Friday, January 20, 2017

SQL-Server Procedure for Parameterized GROUP BY Without Using Dynamic-SQL

SQL SERVER Procedure: Parameterized GROUP BY Without Using Dynamic-SQL : the "impossible" is possible.

NOTE: This procedure and source code builds upon my previous parameterized ORDER BY without using Dynamic-SQL examples:

In this blog entry, I present a Microsoft SQL-Server query / procedure that can accomplish what many would consider truly impossible: performing a parameterized GROUP BY without using Dynamic-SQL to do it. This method builds on some other examples I have provided demonstrating parameterized ORDER BY operations (also without using Dynamic-SQL). This method of performing a GROUP BY on one or more columns, as specified by parameters/directives, is very flexible though it has the drawback of not executing as quickly as if we knew ahead of time (when writing our SQL code) what column(s) an ORDER BY / GROUP BY / aggregation was to act on.
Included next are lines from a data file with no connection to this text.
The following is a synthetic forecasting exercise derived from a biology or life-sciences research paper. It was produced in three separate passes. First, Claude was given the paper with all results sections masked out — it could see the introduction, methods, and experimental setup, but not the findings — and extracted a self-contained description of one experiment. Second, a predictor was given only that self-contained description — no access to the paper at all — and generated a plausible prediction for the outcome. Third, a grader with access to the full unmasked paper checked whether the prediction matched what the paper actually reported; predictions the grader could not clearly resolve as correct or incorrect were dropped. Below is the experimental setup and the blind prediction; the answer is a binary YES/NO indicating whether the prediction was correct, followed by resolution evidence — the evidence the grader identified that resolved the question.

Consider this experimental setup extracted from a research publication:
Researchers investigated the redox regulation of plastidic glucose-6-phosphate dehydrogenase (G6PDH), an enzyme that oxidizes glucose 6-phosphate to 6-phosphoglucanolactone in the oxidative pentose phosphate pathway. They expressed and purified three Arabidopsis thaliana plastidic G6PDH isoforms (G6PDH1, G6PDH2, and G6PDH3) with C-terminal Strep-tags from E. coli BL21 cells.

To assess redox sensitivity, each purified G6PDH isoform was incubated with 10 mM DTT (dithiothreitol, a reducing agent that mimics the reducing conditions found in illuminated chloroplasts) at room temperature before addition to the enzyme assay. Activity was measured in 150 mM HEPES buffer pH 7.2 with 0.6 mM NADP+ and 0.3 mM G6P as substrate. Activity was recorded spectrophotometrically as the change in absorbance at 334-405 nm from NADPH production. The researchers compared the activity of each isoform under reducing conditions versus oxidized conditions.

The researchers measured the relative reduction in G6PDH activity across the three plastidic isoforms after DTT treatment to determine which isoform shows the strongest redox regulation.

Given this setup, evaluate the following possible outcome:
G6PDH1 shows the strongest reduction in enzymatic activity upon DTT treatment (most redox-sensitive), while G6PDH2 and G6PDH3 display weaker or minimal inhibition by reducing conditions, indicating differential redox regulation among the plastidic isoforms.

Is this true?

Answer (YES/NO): YES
Avoidance of Dynamic-SQL is primarily motivated by security considerations, and this procedure does not use any dynamic-SQL to perform what would otherwise be considered a "dynamic GROUP BY" operation, where the column(s) for sorting and grouping on are variable. SQL-injection exploits can be avoided completely by not using dynamic-SQL. This is particularly important for applications that provide the "public" with access to a database via web-interfaces and the like. And, very often, data-selection and sorting options are provided to the public (or are a desired application feature) that would typically make dynamic-SQL a requirement.

DISCUSSION:

Just in case (pun) you wondered how far can SQL-Server be pushed by using CASE statements to accomplish what would otherwise only be possible with Dynamic-SQL, I put together this procedural example that demonstrates how you can even perform GROUP BY (i.e., for aggregation operations) dynamically via run-time parameters, without dynamic-SQL.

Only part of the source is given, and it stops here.